The Herpes Theory of the Commerce Clause:

I think I agree with DaveK in this comment on Jonathan’s post Limits on Federal Power After Raich that Justice Scalia’s concurring opinion in Raich offers a way to reconcile it logically with Lopez/Morrison — though this “reconciliation” greatly expands federal power beyond the line apparently drawn in those previous cases. Justice Scalia is one smart judge, and one always needs to pay close attention to what he says, even where one disagrees with him.

The doctrine to which Judge Sentelle seems to be reacting, however, is not the “broader national economic regulatory scheme” doctrine associated with Raich, but a different doctrine that precedes Lopez and Morrison, and which those two cases never address: that Congress may regulate the possession and use of any item that once traveled in interstate commerce. This doctrine has been called by Professor David Engdahl, the “herpes theory” of the Commerce Clause because, as he puts it, “some lingering federal power infects whatever has passed through the federal dominion.” Reconciling this doctrine, which was never at issue in Raich because nothing had moved through interstate commerce, with Lopez/Morrison is very hard to do.

This was pointed out last week in an opinion by Judge Michael McConnell for the 10th Circuit in U.S. v Patton. The case concerned the possession of body armor that had once moved through interstate commerce. Here is what a part of what he writes:

Although the body armor statute does not fit within any of the Lopez categories, it is supported by the pre-Lopez precedent of Scarborough v. United States, 431 U.S. 563, 575 (1977), which held that Congress intended a felon-in-possession statute to prohibit possession of any firearm that had moved in interstate commerce. Scarborough decided only a question of statutory interpretation about a previous version of the felon-in-possession statute, but the decision assumed that Congress could constitutionally regulate the possession of firearms solely because they had previously moved across state lines. . . . Because Mr. Patton’s bulletproof vest moved across state lines at some point in its existence, Congress may regulate it under Scarborough, even though it does not fall within any of the three categories the Court now recognizes for Commerce Clause authority. The prohibition on possessing body armor cannot be distinguished from the prohibitions on possessing firearms that we have upheld. . . . Following our precedent, we conclude that 18 U.S.C. § 931 does not exceed congressional power under the Commerce Clause.

Like our sister circuits, we see considerable tension between Scarborough and the three-category approach adopted by the Supreme Court in its recent Commerce Clause cases, and like our sister circuits, we conclude that we are bound by Scarborough, which was left intact by Lopez. . . . . Any doctrinal inconsistency between Scarborough and the Supreme Court’s more recent decisions is not for this Court to remedy. We suspect the Supreme Court will revisit this issue in an appropriate case — maybe even this one. (citations omitted).
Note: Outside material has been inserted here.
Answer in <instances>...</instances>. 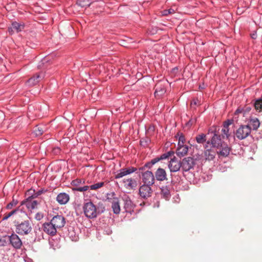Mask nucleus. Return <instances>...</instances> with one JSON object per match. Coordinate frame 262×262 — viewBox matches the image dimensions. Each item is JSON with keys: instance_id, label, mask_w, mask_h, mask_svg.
I'll return each instance as SVG.
<instances>
[{"instance_id": "nucleus-2", "label": "nucleus", "mask_w": 262, "mask_h": 262, "mask_svg": "<svg viewBox=\"0 0 262 262\" xmlns=\"http://www.w3.org/2000/svg\"><path fill=\"white\" fill-rule=\"evenodd\" d=\"M83 210L85 215L89 219L96 218L98 213L96 206L91 202L85 203Z\"/></svg>"}, {"instance_id": "nucleus-25", "label": "nucleus", "mask_w": 262, "mask_h": 262, "mask_svg": "<svg viewBox=\"0 0 262 262\" xmlns=\"http://www.w3.org/2000/svg\"><path fill=\"white\" fill-rule=\"evenodd\" d=\"M44 192L43 190H39L35 192L34 190L30 189L29 190L27 193V195H31L32 198H36L38 196L40 195Z\"/></svg>"}, {"instance_id": "nucleus-37", "label": "nucleus", "mask_w": 262, "mask_h": 262, "mask_svg": "<svg viewBox=\"0 0 262 262\" xmlns=\"http://www.w3.org/2000/svg\"><path fill=\"white\" fill-rule=\"evenodd\" d=\"M18 211V210L17 209H14L12 211H11V212H10L9 213H5L4 215V216H3V220H7L9 217H10V216H11L12 215H13L14 213H15L17 211Z\"/></svg>"}, {"instance_id": "nucleus-3", "label": "nucleus", "mask_w": 262, "mask_h": 262, "mask_svg": "<svg viewBox=\"0 0 262 262\" xmlns=\"http://www.w3.org/2000/svg\"><path fill=\"white\" fill-rule=\"evenodd\" d=\"M32 230L30 222L27 220L16 225V232L21 235L29 234Z\"/></svg>"}, {"instance_id": "nucleus-18", "label": "nucleus", "mask_w": 262, "mask_h": 262, "mask_svg": "<svg viewBox=\"0 0 262 262\" xmlns=\"http://www.w3.org/2000/svg\"><path fill=\"white\" fill-rule=\"evenodd\" d=\"M70 196L66 193H60L56 197V201L61 205L67 204L69 201Z\"/></svg>"}, {"instance_id": "nucleus-23", "label": "nucleus", "mask_w": 262, "mask_h": 262, "mask_svg": "<svg viewBox=\"0 0 262 262\" xmlns=\"http://www.w3.org/2000/svg\"><path fill=\"white\" fill-rule=\"evenodd\" d=\"M216 153L211 149H207L204 152V157L207 160H212L215 156Z\"/></svg>"}, {"instance_id": "nucleus-31", "label": "nucleus", "mask_w": 262, "mask_h": 262, "mask_svg": "<svg viewBox=\"0 0 262 262\" xmlns=\"http://www.w3.org/2000/svg\"><path fill=\"white\" fill-rule=\"evenodd\" d=\"M125 169L124 168L121 169L119 171H118L117 173L115 175V179H120L124 177L126 175L125 172Z\"/></svg>"}, {"instance_id": "nucleus-22", "label": "nucleus", "mask_w": 262, "mask_h": 262, "mask_svg": "<svg viewBox=\"0 0 262 262\" xmlns=\"http://www.w3.org/2000/svg\"><path fill=\"white\" fill-rule=\"evenodd\" d=\"M34 199V198H32L31 197V195H29L28 198L26 199L27 206L28 208L33 209L37 207L39 202L36 200H33Z\"/></svg>"}, {"instance_id": "nucleus-8", "label": "nucleus", "mask_w": 262, "mask_h": 262, "mask_svg": "<svg viewBox=\"0 0 262 262\" xmlns=\"http://www.w3.org/2000/svg\"><path fill=\"white\" fill-rule=\"evenodd\" d=\"M151 185L143 184L139 188V194L143 199H147L151 196L152 190L150 187Z\"/></svg>"}, {"instance_id": "nucleus-6", "label": "nucleus", "mask_w": 262, "mask_h": 262, "mask_svg": "<svg viewBox=\"0 0 262 262\" xmlns=\"http://www.w3.org/2000/svg\"><path fill=\"white\" fill-rule=\"evenodd\" d=\"M181 162V168L185 171H188L193 168L195 165L194 159L191 157L184 158Z\"/></svg>"}, {"instance_id": "nucleus-15", "label": "nucleus", "mask_w": 262, "mask_h": 262, "mask_svg": "<svg viewBox=\"0 0 262 262\" xmlns=\"http://www.w3.org/2000/svg\"><path fill=\"white\" fill-rule=\"evenodd\" d=\"M24 29V25L19 24L16 21L13 22L11 27L9 28L8 31L10 34L14 32H19Z\"/></svg>"}, {"instance_id": "nucleus-11", "label": "nucleus", "mask_w": 262, "mask_h": 262, "mask_svg": "<svg viewBox=\"0 0 262 262\" xmlns=\"http://www.w3.org/2000/svg\"><path fill=\"white\" fill-rule=\"evenodd\" d=\"M8 238L12 246L15 249H20L22 246V242L19 236L16 234H12L9 236Z\"/></svg>"}, {"instance_id": "nucleus-38", "label": "nucleus", "mask_w": 262, "mask_h": 262, "mask_svg": "<svg viewBox=\"0 0 262 262\" xmlns=\"http://www.w3.org/2000/svg\"><path fill=\"white\" fill-rule=\"evenodd\" d=\"M125 169V172L126 173V175L129 174L130 173H132L134 172H135L137 169L134 167H130L128 168H124Z\"/></svg>"}, {"instance_id": "nucleus-34", "label": "nucleus", "mask_w": 262, "mask_h": 262, "mask_svg": "<svg viewBox=\"0 0 262 262\" xmlns=\"http://www.w3.org/2000/svg\"><path fill=\"white\" fill-rule=\"evenodd\" d=\"M158 162V160L155 158L152 159L150 162L146 163L144 165L146 168L150 169L152 165Z\"/></svg>"}, {"instance_id": "nucleus-29", "label": "nucleus", "mask_w": 262, "mask_h": 262, "mask_svg": "<svg viewBox=\"0 0 262 262\" xmlns=\"http://www.w3.org/2000/svg\"><path fill=\"white\" fill-rule=\"evenodd\" d=\"M255 109L260 112H262V99H258L254 103Z\"/></svg>"}, {"instance_id": "nucleus-12", "label": "nucleus", "mask_w": 262, "mask_h": 262, "mask_svg": "<svg viewBox=\"0 0 262 262\" xmlns=\"http://www.w3.org/2000/svg\"><path fill=\"white\" fill-rule=\"evenodd\" d=\"M155 180L159 181L167 180V173L165 170L162 168H158L155 172Z\"/></svg>"}, {"instance_id": "nucleus-7", "label": "nucleus", "mask_w": 262, "mask_h": 262, "mask_svg": "<svg viewBox=\"0 0 262 262\" xmlns=\"http://www.w3.org/2000/svg\"><path fill=\"white\" fill-rule=\"evenodd\" d=\"M122 183L124 188L128 191L135 190L138 185L136 179L132 178L124 179L122 180Z\"/></svg>"}, {"instance_id": "nucleus-36", "label": "nucleus", "mask_w": 262, "mask_h": 262, "mask_svg": "<svg viewBox=\"0 0 262 262\" xmlns=\"http://www.w3.org/2000/svg\"><path fill=\"white\" fill-rule=\"evenodd\" d=\"M161 193L164 195L165 199H167L169 195V191L166 187H163L161 189Z\"/></svg>"}, {"instance_id": "nucleus-24", "label": "nucleus", "mask_w": 262, "mask_h": 262, "mask_svg": "<svg viewBox=\"0 0 262 262\" xmlns=\"http://www.w3.org/2000/svg\"><path fill=\"white\" fill-rule=\"evenodd\" d=\"M259 125L260 122L258 119L257 118H253L250 120L248 125H249L250 127L252 126L253 130H256L259 127Z\"/></svg>"}, {"instance_id": "nucleus-26", "label": "nucleus", "mask_w": 262, "mask_h": 262, "mask_svg": "<svg viewBox=\"0 0 262 262\" xmlns=\"http://www.w3.org/2000/svg\"><path fill=\"white\" fill-rule=\"evenodd\" d=\"M251 110V107L250 106H246L244 108H238L235 112V115L238 114L239 113H242L243 115V116H245L246 114L249 113Z\"/></svg>"}, {"instance_id": "nucleus-32", "label": "nucleus", "mask_w": 262, "mask_h": 262, "mask_svg": "<svg viewBox=\"0 0 262 262\" xmlns=\"http://www.w3.org/2000/svg\"><path fill=\"white\" fill-rule=\"evenodd\" d=\"M165 90L164 88H159V86L157 85L156 89L155 92V95H162L165 92Z\"/></svg>"}, {"instance_id": "nucleus-14", "label": "nucleus", "mask_w": 262, "mask_h": 262, "mask_svg": "<svg viewBox=\"0 0 262 262\" xmlns=\"http://www.w3.org/2000/svg\"><path fill=\"white\" fill-rule=\"evenodd\" d=\"M233 121L232 120H227L225 121L223 124V126L222 129V138H228L230 136L229 128V126L230 125L233 123Z\"/></svg>"}, {"instance_id": "nucleus-20", "label": "nucleus", "mask_w": 262, "mask_h": 262, "mask_svg": "<svg viewBox=\"0 0 262 262\" xmlns=\"http://www.w3.org/2000/svg\"><path fill=\"white\" fill-rule=\"evenodd\" d=\"M112 208L114 213L119 214L120 213V206L118 198H114L113 199L112 201Z\"/></svg>"}, {"instance_id": "nucleus-17", "label": "nucleus", "mask_w": 262, "mask_h": 262, "mask_svg": "<svg viewBox=\"0 0 262 262\" xmlns=\"http://www.w3.org/2000/svg\"><path fill=\"white\" fill-rule=\"evenodd\" d=\"M188 151V146L187 145L178 144V147L177 149L176 154L179 157H182L187 155Z\"/></svg>"}, {"instance_id": "nucleus-27", "label": "nucleus", "mask_w": 262, "mask_h": 262, "mask_svg": "<svg viewBox=\"0 0 262 262\" xmlns=\"http://www.w3.org/2000/svg\"><path fill=\"white\" fill-rule=\"evenodd\" d=\"M45 127L42 125H37L34 129L33 132L36 136L41 135L45 130Z\"/></svg>"}, {"instance_id": "nucleus-40", "label": "nucleus", "mask_w": 262, "mask_h": 262, "mask_svg": "<svg viewBox=\"0 0 262 262\" xmlns=\"http://www.w3.org/2000/svg\"><path fill=\"white\" fill-rule=\"evenodd\" d=\"M5 237H0V246H4L6 244V239H5Z\"/></svg>"}, {"instance_id": "nucleus-35", "label": "nucleus", "mask_w": 262, "mask_h": 262, "mask_svg": "<svg viewBox=\"0 0 262 262\" xmlns=\"http://www.w3.org/2000/svg\"><path fill=\"white\" fill-rule=\"evenodd\" d=\"M104 184V182H99L91 185L90 187L92 190H96L102 187Z\"/></svg>"}, {"instance_id": "nucleus-39", "label": "nucleus", "mask_w": 262, "mask_h": 262, "mask_svg": "<svg viewBox=\"0 0 262 262\" xmlns=\"http://www.w3.org/2000/svg\"><path fill=\"white\" fill-rule=\"evenodd\" d=\"M185 141V139L184 136H181L179 137V139L178 144L180 143V144H181L182 145H184Z\"/></svg>"}, {"instance_id": "nucleus-33", "label": "nucleus", "mask_w": 262, "mask_h": 262, "mask_svg": "<svg viewBox=\"0 0 262 262\" xmlns=\"http://www.w3.org/2000/svg\"><path fill=\"white\" fill-rule=\"evenodd\" d=\"M172 153H171L170 151H169L167 153L164 154L162 155L160 157H156L155 159L156 160H158V162L162 160H164L168 158Z\"/></svg>"}, {"instance_id": "nucleus-45", "label": "nucleus", "mask_w": 262, "mask_h": 262, "mask_svg": "<svg viewBox=\"0 0 262 262\" xmlns=\"http://www.w3.org/2000/svg\"><path fill=\"white\" fill-rule=\"evenodd\" d=\"M145 168L146 167H145V165H144L143 166L140 167L139 170L140 171H141V173L142 172L145 171L144 170H145Z\"/></svg>"}, {"instance_id": "nucleus-5", "label": "nucleus", "mask_w": 262, "mask_h": 262, "mask_svg": "<svg viewBox=\"0 0 262 262\" xmlns=\"http://www.w3.org/2000/svg\"><path fill=\"white\" fill-rule=\"evenodd\" d=\"M142 181L144 184L152 185L155 183V178L153 173L149 170L141 172Z\"/></svg>"}, {"instance_id": "nucleus-4", "label": "nucleus", "mask_w": 262, "mask_h": 262, "mask_svg": "<svg viewBox=\"0 0 262 262\" xmlns=\"http://www.w3.org/2000/svg\"><path fill=\"white\" fill-rule=\"evenodd\" d=\"M251 128L249 125H241L235 132V136L238 140L246 138L251 133Z\"/></svg>"}, {"instance_id": "nucleus-46", "label": "nucleus", "mask_w": 262, "mask_h": 262, "mask_svg": "<svg viewBox=\"0 0 262 262\" xmlns=\"http://www.w3.org/2000/svg\"><path fill=\"white\" fill-rule=\"evenodd\" d=\"M251 37L253 39H255L256 38V34H253L251 35Z\"/></svg>"}, {"instance_id": "nucleus-30", "label": "nucleus", "mask_w": 262, "mask_h": 262, "mask_svg": "<svg viewBox=\"0 0 262 262\" xmlns=\"http://www.w3.org/2000/svg\"><path fill=\"white\" fill-rule=\"evenodd\" d=\"M77 4L82 7H90L92 4L91 3H89V0H78Z\"/></svg>"}, {"instance_id": "nucleus-9", "label": "nucleus", "mask_w": 262, "mask_h": 262, "mask_svg": "<svg viewBox=\"0 0 262 262\" xmlns=\"http://www.w3.org/2000/svg\"><path fill=\"white\" fill-rule=\"evenodd\" d=\"M57 229H61L66 224L64 217L62 215H57L54 216L50 221Z\"/></svg>"}, {"instance_id": "nucleus-1", "label": "nucleus", "mask_w": 262, "mask_h": 262, "mask_svg": "<svg viewBox=\"0 0 262 262\" xmlns=\"http://www.w3.org/2000/svg\"><path fill=\"white\" fill-rule=\"evenodd\" d=\"M216 129L217 127L213 126L209 129L208 134L213 133V136L210 141H208L207 143L208 144L210 143L212 147L216 148L218 150L216 152L219 156L227 157L230 153V148L226 143L222 141L221 137Z\"/></svg>"}, {"instance_id": "nucleus-41", "label": "nucleus", "mask_w": 262, "mask_h": 262, "mask_svg": "<svg viewBox=\"0 0 262 262\" xmlns=\"http://www.w3.org/2000/svg\"><path fill=\"white\" fill-rule=\"evenodd\" d=\"M17 204L16 202H14V200L10 203L9 204H8L7 206V209H11L12 208V207L14 206V205H16Z\"/></svg>"}, {"instance_id": "nucleus-44", "label": "nucleus", "mask_w": 262, "mask_h": 262, "mask_svg": "<svg viewBox=\"0 0 262 262\" xmlns=\"http://www.w3.org/2000/svg\"><path fill=\"white\" fill-rule=\"evenodd\" d=\"M174 12V10L172 9H170L169 10H166L164 11V15H167V14H172Z\"/></svg>"}, {"instance_id": "nucleus-21", "label": "nucleus", "mask_w": 262, "mask_h": 262, "mask_svg": "<svg viewBox=\"0 0 262 262\" xmlns=\"http://www.w3.org/2000/svg\"><path fill=\"white\" fill-rule=\"evenodd\" d=\"M43 74H36L32 77L30 78L28 80V82L29 85H34L37 84L40 80V79L43 78Z\"/></svg>"}, {"instance_id": "nucleus-19", "label": "nucleus", "mask_w": 262, "mask_h": 262, "mask_svg": "<svg viewBox=\"0 0 262 262\" xmlns=\"http://www.w3.org/2000/svg\"><path fill=\"white\" fill-rule=\"evenodd\" d=\"M82 180L80 179H77L72 182V184L73 185L77 186L76 188L74 189V190H77L80 192L85 191L88 190L89 188V186H84L83 187H78V186L81 183Z\"/></svg>"}, {"instance_id": "nucleus-13", "label": "nucleus", "mask_w": 262, "mask_h": 262, "mask_svg": "<svg viewBox=\"0 0 262 262\" xmlns=\"http://www.w3.org/2000/svg\"><path fill=\"white\" fill-rule=\"evenodd\" d=\"M168 167L171 172H177L181 167V162L177 160L175 158H173L169 161Z\"/></svg>"}, {"instance_id": "nucleus-42", "label": "nucleus", "mask_w": 262, "mask_h": 262, "mask_svg": "<svg viewBox=\"0 0 262 262\" xmlns=\"http://www.w3.org/2000/svg\"><path fill=\"white\" fill-rule=\"evenodd\" d=\"M199 103V101L198 99H193L191 102V106L192 107L197 105Z\"/></svg>"}, {"instance_id": "nucleus-10", "label": "nucleus", "mask_w": 262, "mask_h": 262, "mask_svg": "<svg viewBox=\"0 0 262 262\" xmlns=\"http://www.w3.org/2000/svg\"><path fill=\"white\" fill-rule=\"evenodd\" d=\"M43 231L48 235L54 236L57 233V229L51 222H46L42 225Z\"/></svg>"}, {"instance_id": "nucleus-43", "label": "nucleus", "mask_w": 262, "mask_h": 262, "mask_svg": "<svg viewBox=\"0 0 262 262\" xmlns=\"http://www.w3.org/2000/svg\"><path fill=\"white\" fill-rule=\"evenodd\" d=\"M43 217V215L40 213H37L35 215V219L40 221Z\"/></svg>"}, {"instance_id": "nucleus-16", "label": "nucleus", "mask_w": 262, "mask_h": 262, "mask_svg": "<svg viewBox=\"0 0 262 262\" xmlns=\"http://www.w3.org/2000/svg\"><path fill=\"white\" fill-rule=\"evenodd\" d=\"M122 200L124 202V208L126 212H129L133 208V204L130 198L127 195L122 196Z\"/></svg>"}, {"instance_id": "nucleus-28", "label": "nucleus", "mask_w": 262, "mask_h": 262, "mask_svg": "<svg viewBox=\"0 0 262 262\" xmlns=\"http://www.w3.org/2000/svg\"><path fill=\"white\" fill-rule=\"evenodd\" d=\"M195 140L197 143L203 144L206 141V135L204 134H201L195 137Z\"/></svg>"}]
</instances>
In contrast, here is how he treated Raich:

We recognize that in Raich, the Court interpreted the contours of the third category by reference to “economics” rather than “commerce,” and included the “consumption of commodities” as well as their production and distribution within that definition. Id. (internal quotation marks omitted). That does not alter our conclusion. First, we are bound by the holding of Lopez, reaffirmed in Raich, that the mere possession of firearms near a school is not a commercial activity for purposes of the third category. Second, possession of firearms or body armor cannot be described as “consumption.” Consumption is the “act of destroying a thing by using it; the use of a thing in a way that thereby exhausts it,” Black’s Law Dictionary 336 (8th ed. 2004), and possessing or wearing body armor neither destroys nor exhausts it. Finally, we note that the Raich opinion as a whole treats congressional authority over the domestic consumption of marijuana as within the third category only because it was connected to a comprehensive national ban on “the production, distribution, and consumption of commodities for which there is an established, and lucrative, interstate market.” Raich, 125 S. Ct. at 2211. The Controlled Substances Act, the statute at issue in Raich, prohibited possession of marijuana as a “means of regulating commerce in that product.” Id. We do not interpret Raich as holding that Congress may criminalize the mere possession of a commodity for the purpose of consumption, divorced from such a comprehensive regulatory scheme, based on the third category.

After Raich, most observers thought that the Commerce Power again had no limits, but the decision in Patton finds the statute outside what is authorized by Raich (though it still upholds the statute under Scarborough). This way of “Limiting Raich” is similar to what I described in a short essay you can find here, but adds another twist: Neither the majority’s opinion in Raich, nor Justice Scalia’s concurrence, purports to reverse Lopez. Indeed, Justice Scalia tries hard to reconcile them, and Judge McConnell seems to be following his lead. Emphasizing Lopez, however, can have he effect of limiting Raich, IF a court so desires. Will the Supreme Court? We’ll see. Given that there is more work to be done reconciling all of the Commerce Clause decisions, there remains an opportunity to find limits on congressional power, IF there is the will to do so.